*Article*
********************
Maurice Patrick McTigue  (born 1940, in Methven) is a former New Zealand politician of the National Party. He was a Cabinet Minister in the Fourth National Government from 1990 to 1993, holding the Employment portfolio, among others. He represented the Timaru electorate in Parliament from 1985, when he won the by-election after the death of Sir Basil Arthur, having stood against him in the 1984 general election. He lost the seat to Jim Sutton in the 1993 general election.

From 1994 to 1997 he was the High Commissioner to Canada. McTigue joined the Mercatus Center at George Mason University in 1997 as a distinguished visiting scholar. McTigue is currently J.M. Bemis Chair in Accountability Studies and Vice President of the Mercatus Center.

Member of Parliament

McTigue entered the New Zealand Parliament in 1985 and served as the National Party's Junior Whip.  He also served as National's spokesperson for Works, Irrigation, Transport and Fisheries.

Minister of Employment & Associate Minister of Finance
In 1990, McTigue was appointed Minister of Employment and Associate Minister of Finance, holding primary financial responsibility for student loans, school funding, public transit, occupational licensing, and the restructuring of employment programs.

Other minister positions & Chairmanship of Expenditure Control Committee
In 1991, McTigue accepted the positions of Minister of State Owned Enterprises, Minister of Railways, and Minister of Works and Development, and assumed Chairmanship of the Cabinet's powerful Expenditure Control Committee.

Minister of Labour and Minister of Immigration
In 1993, McTigue was appointed Minister of Labour and Minister of Immigration.

High Commissioner to Canada
In April 1994, he moved to Canada as New Zealand's High Commissioner; concurrently, he served as non-resident High Commissioner to Jamaica, Barbados, Trinidad and Tobago, and Guyana. An amateur magician, whilst in Canada he co-founded the Ottawa Magicians Guild.

In the 1998 Queen's Birthday Honours, McTigue was appointed a Companion of the Queen's Service Order for public services.
********************
*Provided material*

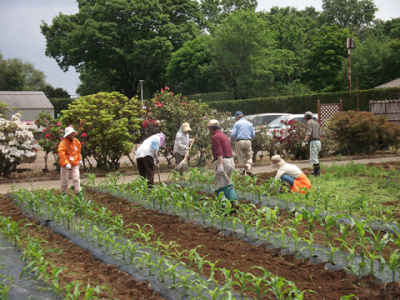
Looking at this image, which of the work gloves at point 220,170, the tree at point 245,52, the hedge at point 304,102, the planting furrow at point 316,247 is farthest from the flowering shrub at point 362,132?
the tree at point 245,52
********************
*Set of tasks*
(A) Please transcribe the part of the McTigue biography starting with "McTigue entered the" and going on through "Expenditure Control Committee.".
(B) Answer these from the McTigue biography:
(i) Who defeated McTigue for the Timaru seat in the 1993 general election?
(ii) Which committee did he begin chairing in 1991?
(iii) What group did he co-found while in Canada?
(C) Translate this sentence from the McTigue biography into Spanish: "In 1993, McTigue was appointed Minister of Labour and Minister of Immigration."

*Outputs*
(A)
McTigue entered the New Zealand Parliament in 1985 and served as the National Party's Junior Whip.  He also served as National's spokesperson for Works, Irrigation, Transport and Fisheries.

Minister of Employment & Associate Minister of Finance
In 1990, McTigue was appointed Minister of Employment and Associate Minister of Finance, holding primary financial responsibility for student loans, school funding, public transit, occupational licensing, and the restructuring of employment programs.

Other minister positions & Chairmanship of Expenditure Control Committee
In 1991, McTigue accepted the positions of Minister of State Owned Enterprises, Minister of Railways, and Minister of Works and Development, and assumed Chairmanship of the Cabinet's powerful Expenditure Control Committee.

(B)
(i) Jim Sutton
(ii) The Cabinet's Expenditure Control Committee
(iii) The Ottawa Magicians Guild

(C) En 1993, McTigue fue nombrado ministro de Trabajo y ministro de Inmigración.